Single-threaded, one file (7.3 GB Illumina WES). Pipelines typically parallelise across files via an external scheduler (Nextflow, Snakemake), so single-file throughput is the relevant metric.

Wall clock time

Java

9m 46s

Rust

3m 13s 3.0x faster

Peak memory (RSS)

Java

444 MB

Rust

28 MB 16x less

Full benchmark report

Where the speed comes from

Three specific optimisations, each identified through CPU profiling:

SIMD adapter search

The memchr crate uses ARM NEON / SSE to compare 16 bytes per cycle. Adapter search drops from 35% to 6% of runtime.

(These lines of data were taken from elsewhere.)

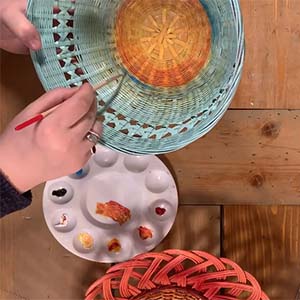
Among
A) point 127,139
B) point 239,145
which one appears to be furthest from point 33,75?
point 239,145

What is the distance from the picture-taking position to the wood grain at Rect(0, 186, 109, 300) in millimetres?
867

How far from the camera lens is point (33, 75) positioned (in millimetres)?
865

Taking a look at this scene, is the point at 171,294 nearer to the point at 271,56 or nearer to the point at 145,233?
the point at 145,233

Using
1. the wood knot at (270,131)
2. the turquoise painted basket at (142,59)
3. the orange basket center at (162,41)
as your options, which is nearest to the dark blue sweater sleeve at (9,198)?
the turquoise painted basket at (142,59)

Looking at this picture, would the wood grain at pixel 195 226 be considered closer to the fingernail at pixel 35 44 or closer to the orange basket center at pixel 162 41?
the orange basket center at pixel 162 41

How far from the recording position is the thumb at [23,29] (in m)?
0.70

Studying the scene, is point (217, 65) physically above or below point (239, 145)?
above

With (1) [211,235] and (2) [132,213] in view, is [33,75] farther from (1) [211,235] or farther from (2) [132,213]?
(1) [211,235]

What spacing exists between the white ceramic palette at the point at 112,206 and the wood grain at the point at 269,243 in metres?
0.10

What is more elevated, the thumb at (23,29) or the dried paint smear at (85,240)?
the thumb at (23,29)

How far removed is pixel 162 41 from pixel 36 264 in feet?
1.20

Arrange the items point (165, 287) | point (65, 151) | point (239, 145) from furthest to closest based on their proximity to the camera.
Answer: point (239, 145) → point (165, 287) → point (65, 151)

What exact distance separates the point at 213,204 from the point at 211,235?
45mm

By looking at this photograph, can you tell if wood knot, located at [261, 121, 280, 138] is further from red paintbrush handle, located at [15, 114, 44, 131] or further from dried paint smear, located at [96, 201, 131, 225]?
red paintbrush handle, located at [15, 114, 44, 131]
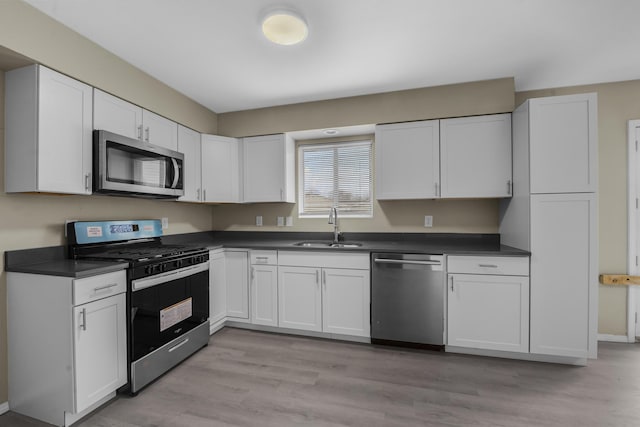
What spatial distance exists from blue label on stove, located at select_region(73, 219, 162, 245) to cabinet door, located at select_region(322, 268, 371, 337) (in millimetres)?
1758

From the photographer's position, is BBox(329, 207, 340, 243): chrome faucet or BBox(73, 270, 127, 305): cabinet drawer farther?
BBox(329, 207, 340, 243): chrome faucet

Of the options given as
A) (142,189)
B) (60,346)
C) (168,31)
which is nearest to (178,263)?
(142,189)

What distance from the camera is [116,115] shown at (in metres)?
2.40

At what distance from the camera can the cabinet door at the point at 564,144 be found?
2.38 m

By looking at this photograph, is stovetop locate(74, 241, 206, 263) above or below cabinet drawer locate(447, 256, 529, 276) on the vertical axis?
above

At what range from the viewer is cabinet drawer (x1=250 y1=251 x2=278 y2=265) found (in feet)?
10.3

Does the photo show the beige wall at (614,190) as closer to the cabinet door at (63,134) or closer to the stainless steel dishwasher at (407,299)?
the stainless steel dishwasher at (407,299)

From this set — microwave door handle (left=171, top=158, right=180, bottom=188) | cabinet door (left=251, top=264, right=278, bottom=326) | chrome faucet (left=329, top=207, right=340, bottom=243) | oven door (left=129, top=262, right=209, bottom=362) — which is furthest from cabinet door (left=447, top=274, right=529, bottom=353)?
microwave door handle (left=171, top=158, right=180, bottom=188)

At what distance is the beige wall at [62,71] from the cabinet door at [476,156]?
2.86 m

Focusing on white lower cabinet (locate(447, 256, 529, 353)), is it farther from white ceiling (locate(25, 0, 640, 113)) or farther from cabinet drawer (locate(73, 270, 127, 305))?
Result: cabinet drawer (locate(73, 270, 127, 305))

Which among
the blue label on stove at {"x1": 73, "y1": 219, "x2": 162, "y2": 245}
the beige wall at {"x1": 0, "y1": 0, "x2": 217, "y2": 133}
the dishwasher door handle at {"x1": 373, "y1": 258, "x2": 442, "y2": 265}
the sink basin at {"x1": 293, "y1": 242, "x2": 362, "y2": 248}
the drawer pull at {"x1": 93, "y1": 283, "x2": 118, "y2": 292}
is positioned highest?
the beige wall at {"x1": 0, "y1": 0, "x2": 217, "y2": 133}

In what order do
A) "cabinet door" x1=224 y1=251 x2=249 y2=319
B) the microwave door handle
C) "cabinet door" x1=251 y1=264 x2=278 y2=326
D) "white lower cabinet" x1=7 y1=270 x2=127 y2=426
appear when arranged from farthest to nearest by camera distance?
1. "cabinet door" x1=224 y1=251 x2=249 y2=319
2. "cabinet door" x1=251 y1=264 x2=278 y2=326
3. the microwave door handle
4. "white lower cabinet" x1=7 y1=270 x2=127 y2=426

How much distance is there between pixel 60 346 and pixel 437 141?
3.36m

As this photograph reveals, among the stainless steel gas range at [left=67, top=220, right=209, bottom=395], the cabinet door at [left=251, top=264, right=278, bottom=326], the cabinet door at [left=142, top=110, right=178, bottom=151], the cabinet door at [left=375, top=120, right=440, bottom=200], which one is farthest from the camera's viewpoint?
the cabinet door at [left=251, top=264, right=278, bottom=326]
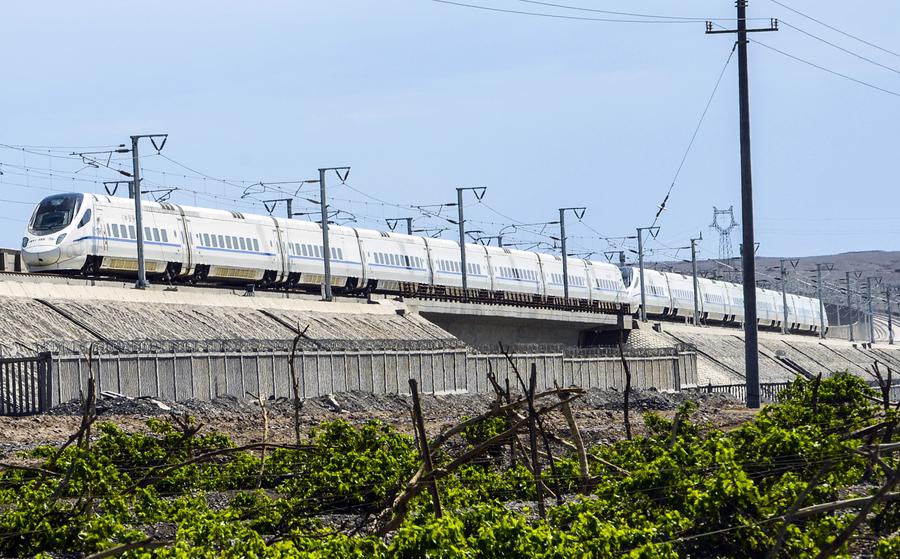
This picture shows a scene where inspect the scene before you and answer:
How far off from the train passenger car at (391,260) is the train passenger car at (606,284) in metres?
23.5

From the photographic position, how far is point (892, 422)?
15602 mm

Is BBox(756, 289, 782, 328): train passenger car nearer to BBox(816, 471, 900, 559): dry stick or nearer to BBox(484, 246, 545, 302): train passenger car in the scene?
BBox(484, 246, 545, 302): train passenger car

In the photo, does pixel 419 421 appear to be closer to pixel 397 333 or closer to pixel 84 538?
pixel 84 538

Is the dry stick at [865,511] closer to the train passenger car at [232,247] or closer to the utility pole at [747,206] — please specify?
the utility pole at [747,206]

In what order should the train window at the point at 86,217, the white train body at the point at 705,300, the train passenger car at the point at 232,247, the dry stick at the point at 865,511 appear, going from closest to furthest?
the dry stick at the point at 865,511 → the train window at the point at 86,217 → the train passenger car at the point at 232,247 → the white train body at the point at 705,300

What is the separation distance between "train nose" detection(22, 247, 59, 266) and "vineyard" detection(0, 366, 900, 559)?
104ft

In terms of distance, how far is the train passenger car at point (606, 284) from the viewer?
331 ft

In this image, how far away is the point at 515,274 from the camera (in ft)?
298

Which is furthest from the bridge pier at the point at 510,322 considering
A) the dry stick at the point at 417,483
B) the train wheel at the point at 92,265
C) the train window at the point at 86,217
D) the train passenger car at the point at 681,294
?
the dry stick at the point at 417,483

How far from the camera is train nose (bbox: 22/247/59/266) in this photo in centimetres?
5294

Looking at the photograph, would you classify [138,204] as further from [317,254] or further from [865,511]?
[865,511]

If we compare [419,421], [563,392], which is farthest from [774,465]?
[419,421]

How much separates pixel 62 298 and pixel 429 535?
38.9m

Lookup-table base counting

A 256-byte compile-time table replaces unpredictable branch chains, halving time spent in per-base modules.

Zero per-read allocation

In-place uppercase conversion, zero-copy tile parsing, byte-slice tracking. No garbage collection overhead.

Test dataset

119 GB across 11 files: Illumina WES, Element AVITI, ONT PromethION long-read, and BAM. Apple Silicon (aarch64-apple-darwin). The full report has per-file results, memory profiles, a CPU breakdown, and analysis of whether these optimisations could be back-ported to Java.